◆ Tugas yang Dikerjakan:
Menurut teks yang ditampilkan, sebagai apa mereka menyebut diri mereka sehingga merasa tidak layak mendapatkan hukuman?

◆ Teks yang Ditampilkan:
Seolah-olah mereka berkata: “Tidak ada manfaatnya wahai Tuhan KAU utus
rasul-rasul kepada kami, tidak ada manfaatnya KAU turunkan Al Qur’an, maka
tidak layak pula bagi kami mendapatkan hukuman karena kami adalah hamba yang
terpaksa. Sungguh tidak layak dan tidak pantas bagi orang yang mengaku beriman
berhujjah/ berargumen seperti ini.

◆ Kumpulan Data:
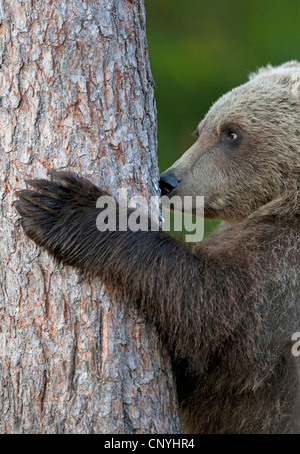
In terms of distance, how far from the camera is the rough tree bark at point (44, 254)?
357 centimetres

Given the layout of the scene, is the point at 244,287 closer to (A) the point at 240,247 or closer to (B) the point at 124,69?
(A) the point at 240,247

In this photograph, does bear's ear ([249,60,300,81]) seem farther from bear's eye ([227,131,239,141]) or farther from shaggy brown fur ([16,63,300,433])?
bear's eye ([227,131,239,141])

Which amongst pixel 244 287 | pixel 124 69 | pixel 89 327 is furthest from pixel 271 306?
pixel 124 69

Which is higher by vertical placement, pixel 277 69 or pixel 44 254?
pixel 277 69

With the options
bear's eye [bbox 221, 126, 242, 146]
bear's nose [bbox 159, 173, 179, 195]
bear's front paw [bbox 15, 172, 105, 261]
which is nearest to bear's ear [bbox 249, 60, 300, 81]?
bear's eye [bbox 221, 126, 242, 146]

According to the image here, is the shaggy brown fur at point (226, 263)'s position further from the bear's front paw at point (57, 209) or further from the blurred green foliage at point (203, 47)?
the blurred green foliage at point (203, 47)

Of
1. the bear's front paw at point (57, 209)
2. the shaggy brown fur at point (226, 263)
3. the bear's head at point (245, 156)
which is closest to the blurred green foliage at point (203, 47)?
the bear's head at point (245, 156)

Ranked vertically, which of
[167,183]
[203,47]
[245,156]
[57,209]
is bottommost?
[57,209]

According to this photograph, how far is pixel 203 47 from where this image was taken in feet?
→ 43.0

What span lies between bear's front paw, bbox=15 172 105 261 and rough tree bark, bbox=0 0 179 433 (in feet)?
0.15

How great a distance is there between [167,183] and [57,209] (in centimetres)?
89

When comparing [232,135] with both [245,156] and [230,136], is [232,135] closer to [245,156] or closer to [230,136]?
[230,136]

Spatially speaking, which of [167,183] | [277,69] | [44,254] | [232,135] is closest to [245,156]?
[232,135]
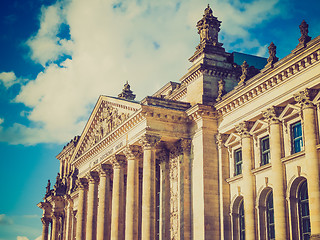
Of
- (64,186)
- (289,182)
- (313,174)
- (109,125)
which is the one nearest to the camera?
(313,174)

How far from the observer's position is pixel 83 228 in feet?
151

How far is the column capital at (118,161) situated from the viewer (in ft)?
126

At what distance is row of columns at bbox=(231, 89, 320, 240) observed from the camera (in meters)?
24.3

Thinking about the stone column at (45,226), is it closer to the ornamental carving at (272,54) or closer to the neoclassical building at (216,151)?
the neoclassical building at (216,151)

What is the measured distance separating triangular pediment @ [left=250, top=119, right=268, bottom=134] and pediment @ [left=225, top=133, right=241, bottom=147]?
164 centimetres

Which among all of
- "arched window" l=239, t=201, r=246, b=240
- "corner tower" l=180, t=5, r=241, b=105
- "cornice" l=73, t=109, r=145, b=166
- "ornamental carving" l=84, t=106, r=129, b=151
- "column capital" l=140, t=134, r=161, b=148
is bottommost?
"arched window" l=239, t=201, r=246, b=240

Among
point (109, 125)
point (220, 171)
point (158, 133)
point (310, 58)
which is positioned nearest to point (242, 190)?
point (220, 171)

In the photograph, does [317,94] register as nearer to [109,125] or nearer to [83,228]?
[109,125]

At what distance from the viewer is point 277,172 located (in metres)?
27.0

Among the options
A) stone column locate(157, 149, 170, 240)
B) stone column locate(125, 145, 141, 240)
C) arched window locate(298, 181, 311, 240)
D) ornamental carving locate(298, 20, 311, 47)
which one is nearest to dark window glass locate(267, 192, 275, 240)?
arched window locate(298, 181, 311, 240)

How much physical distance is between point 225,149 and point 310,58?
31.4 ft

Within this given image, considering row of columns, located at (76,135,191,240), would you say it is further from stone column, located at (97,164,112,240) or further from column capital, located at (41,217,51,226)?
column capital, located at (41,217,51,226)

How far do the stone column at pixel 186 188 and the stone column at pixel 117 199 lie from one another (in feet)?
20.5

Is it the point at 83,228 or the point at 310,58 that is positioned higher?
the point at 310,58
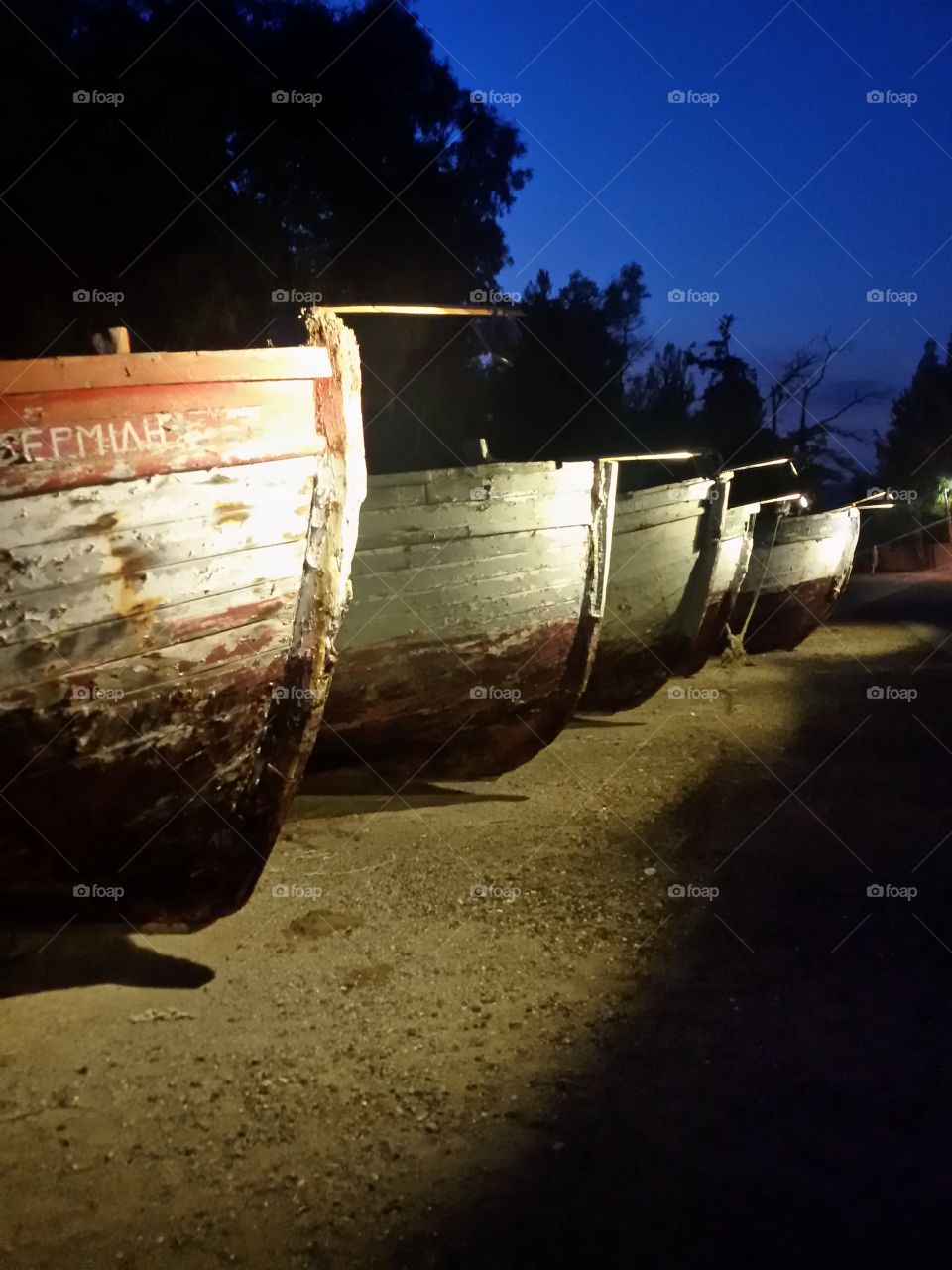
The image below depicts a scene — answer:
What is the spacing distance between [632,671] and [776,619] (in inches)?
310

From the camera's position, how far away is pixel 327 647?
15.8 ft

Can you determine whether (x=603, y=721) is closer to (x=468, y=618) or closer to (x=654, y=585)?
(x=654, y=585)

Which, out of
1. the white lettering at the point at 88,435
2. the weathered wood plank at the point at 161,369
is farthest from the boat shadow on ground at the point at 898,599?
the white lettering at the point at 88,435

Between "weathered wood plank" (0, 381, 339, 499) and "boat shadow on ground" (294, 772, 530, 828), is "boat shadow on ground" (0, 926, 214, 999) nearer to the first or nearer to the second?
"boat shadow on ground" (294, 772, 530, 828)

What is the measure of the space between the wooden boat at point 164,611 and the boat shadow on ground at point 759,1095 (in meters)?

◆ Jawaban Latihan:
Sebagai hamba yang terpaksa.